Arrange everything in the data from the line containing "How much of" down to the line containing "5. the bare soil bank at point 91,205", both included, as a Markdown table with columns Row and Line, one line per row and blank lines omitted.

Data excerpted from a collection
□ □ □ □ □ □ □
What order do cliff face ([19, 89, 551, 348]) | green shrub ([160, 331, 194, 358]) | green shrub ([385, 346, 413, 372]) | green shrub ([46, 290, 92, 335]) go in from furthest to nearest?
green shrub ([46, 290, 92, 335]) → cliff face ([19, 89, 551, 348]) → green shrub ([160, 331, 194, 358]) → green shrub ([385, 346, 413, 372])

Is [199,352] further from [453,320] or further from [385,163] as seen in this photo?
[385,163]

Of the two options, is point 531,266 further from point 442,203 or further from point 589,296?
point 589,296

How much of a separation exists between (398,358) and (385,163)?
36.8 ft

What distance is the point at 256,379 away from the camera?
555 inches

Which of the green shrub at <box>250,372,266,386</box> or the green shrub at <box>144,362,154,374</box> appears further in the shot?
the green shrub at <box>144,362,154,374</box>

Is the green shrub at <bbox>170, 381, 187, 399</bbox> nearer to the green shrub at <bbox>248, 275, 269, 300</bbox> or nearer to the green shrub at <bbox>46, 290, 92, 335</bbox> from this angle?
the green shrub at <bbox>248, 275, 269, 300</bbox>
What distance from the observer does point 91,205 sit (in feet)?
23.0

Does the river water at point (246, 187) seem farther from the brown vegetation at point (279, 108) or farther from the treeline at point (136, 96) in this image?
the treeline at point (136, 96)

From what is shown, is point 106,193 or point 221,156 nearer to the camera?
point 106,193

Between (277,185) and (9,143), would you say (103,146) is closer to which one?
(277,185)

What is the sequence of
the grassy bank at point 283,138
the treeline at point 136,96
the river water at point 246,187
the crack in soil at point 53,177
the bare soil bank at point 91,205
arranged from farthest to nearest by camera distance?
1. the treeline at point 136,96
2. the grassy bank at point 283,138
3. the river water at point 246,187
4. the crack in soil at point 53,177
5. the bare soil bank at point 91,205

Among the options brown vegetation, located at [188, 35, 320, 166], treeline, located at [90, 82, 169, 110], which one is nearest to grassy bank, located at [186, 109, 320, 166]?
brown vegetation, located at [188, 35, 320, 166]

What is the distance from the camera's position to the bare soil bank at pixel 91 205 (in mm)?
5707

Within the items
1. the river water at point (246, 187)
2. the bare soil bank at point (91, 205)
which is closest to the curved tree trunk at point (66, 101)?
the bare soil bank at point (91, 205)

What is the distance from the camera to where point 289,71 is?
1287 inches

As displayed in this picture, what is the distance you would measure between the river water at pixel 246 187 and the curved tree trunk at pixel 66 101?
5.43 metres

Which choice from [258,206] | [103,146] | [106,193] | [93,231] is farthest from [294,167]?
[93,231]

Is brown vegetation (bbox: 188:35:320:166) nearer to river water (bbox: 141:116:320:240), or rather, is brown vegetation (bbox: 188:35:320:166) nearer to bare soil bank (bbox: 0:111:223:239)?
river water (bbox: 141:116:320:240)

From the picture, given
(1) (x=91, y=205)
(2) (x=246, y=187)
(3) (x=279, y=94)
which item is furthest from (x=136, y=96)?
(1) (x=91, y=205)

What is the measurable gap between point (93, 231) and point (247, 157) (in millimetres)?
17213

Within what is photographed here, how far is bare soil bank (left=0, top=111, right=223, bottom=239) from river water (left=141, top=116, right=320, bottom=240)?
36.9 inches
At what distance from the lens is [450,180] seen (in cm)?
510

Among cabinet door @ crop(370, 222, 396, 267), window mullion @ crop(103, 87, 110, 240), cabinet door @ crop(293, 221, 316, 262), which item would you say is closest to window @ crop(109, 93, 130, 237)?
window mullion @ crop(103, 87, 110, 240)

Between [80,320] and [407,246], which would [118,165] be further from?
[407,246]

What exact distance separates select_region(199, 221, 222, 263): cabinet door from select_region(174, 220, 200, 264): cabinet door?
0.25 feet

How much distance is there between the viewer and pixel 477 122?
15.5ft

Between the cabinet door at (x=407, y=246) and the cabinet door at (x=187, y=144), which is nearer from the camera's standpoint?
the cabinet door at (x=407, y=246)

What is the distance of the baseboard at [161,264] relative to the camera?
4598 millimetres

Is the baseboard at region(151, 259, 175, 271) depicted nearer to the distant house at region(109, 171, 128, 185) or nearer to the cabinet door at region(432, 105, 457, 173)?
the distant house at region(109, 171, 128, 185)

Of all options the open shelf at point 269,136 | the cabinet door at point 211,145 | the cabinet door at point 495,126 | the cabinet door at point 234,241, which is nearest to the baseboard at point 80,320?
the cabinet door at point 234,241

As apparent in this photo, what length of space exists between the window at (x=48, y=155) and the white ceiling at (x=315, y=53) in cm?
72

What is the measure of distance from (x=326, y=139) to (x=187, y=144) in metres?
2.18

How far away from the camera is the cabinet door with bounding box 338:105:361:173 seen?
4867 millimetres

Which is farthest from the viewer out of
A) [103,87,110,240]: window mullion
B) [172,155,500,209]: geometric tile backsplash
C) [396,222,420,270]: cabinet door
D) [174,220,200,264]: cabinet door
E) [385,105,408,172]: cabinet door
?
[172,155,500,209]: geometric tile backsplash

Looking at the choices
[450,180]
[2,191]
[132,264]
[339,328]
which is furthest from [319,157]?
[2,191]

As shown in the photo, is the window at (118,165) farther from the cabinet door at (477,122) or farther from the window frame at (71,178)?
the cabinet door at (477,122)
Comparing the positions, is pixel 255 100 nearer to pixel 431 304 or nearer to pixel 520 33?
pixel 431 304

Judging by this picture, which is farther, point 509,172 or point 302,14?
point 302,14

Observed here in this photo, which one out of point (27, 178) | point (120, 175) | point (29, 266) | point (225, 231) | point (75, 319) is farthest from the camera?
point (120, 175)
□ □ □ □ □ □ □
# Answer to the problem
| Row | Line |
|---|---|
| 1 | How much of a separation exists between (398,358) and (385,163)? |
| 2 | 36.8 ft |
| 3 | What distance is the point at 256,379 away from the camera? |
| 4 | 555 inches |
| 5 | Which of the green shrub at <box>250,372,266,386</box> or the green shrub at <box>144,362,154,374</box> appears further in the shot? |
| 6 | the green shrub at <box>144,362,154,374</box> |
| 7 | Is the green shrub at <bbox>170, 381, 187, 399</bbox> nearer to the green shrub at <bbox>248, 275, 269, 300</bbox> or nearer to the green shrub at <bbox>46, 290, 92, 335</bbox> from this angle? |
| 8 | the green shrub at <bbox>248, 275, 269, 300</bbox> |
| 9 | What distance from the observer does point 91,205 sit (in feet)? |
| 10 | 23.0 |
| 11 | Does the river water at point (246, 187) seem farther from the brown vegetation at point (279, 108) or farther from the treeline at point (136, 96) in this image? |
| 12 | the treeline at point (136, 96) |
| 13 | From what is shown, is point 106,193 or point 221,156 nearer to the camera? |
| 14 | point 106,193 |
| 15 | Between (277,185) and (9,143), would you say (103,146) is closer to which one? |
| 16 | (277,185) |
| 17 | What is the sequence of |
| 18 | the grassy bank at point 283,138 |
| 19 | the treeline at point 136,96 |
| 20 | the river water at point 246,187 |
| 21 | the crack in soil at point 53,177 |
| 22 | the bare soil bank at point 91,205 |
| 23 | arranged from farthest to nearest by camera distance? |
| 24 | 1. the treeline at point 136,96 |
| 25 | 2. the grassy bank at point 283,138 |
| 26 | 3. the river water at point 246,187 |
| 27 | 4. the crack in soil at point 53,177 |
| 28 | 5. the bare soil bank at point 91,205 |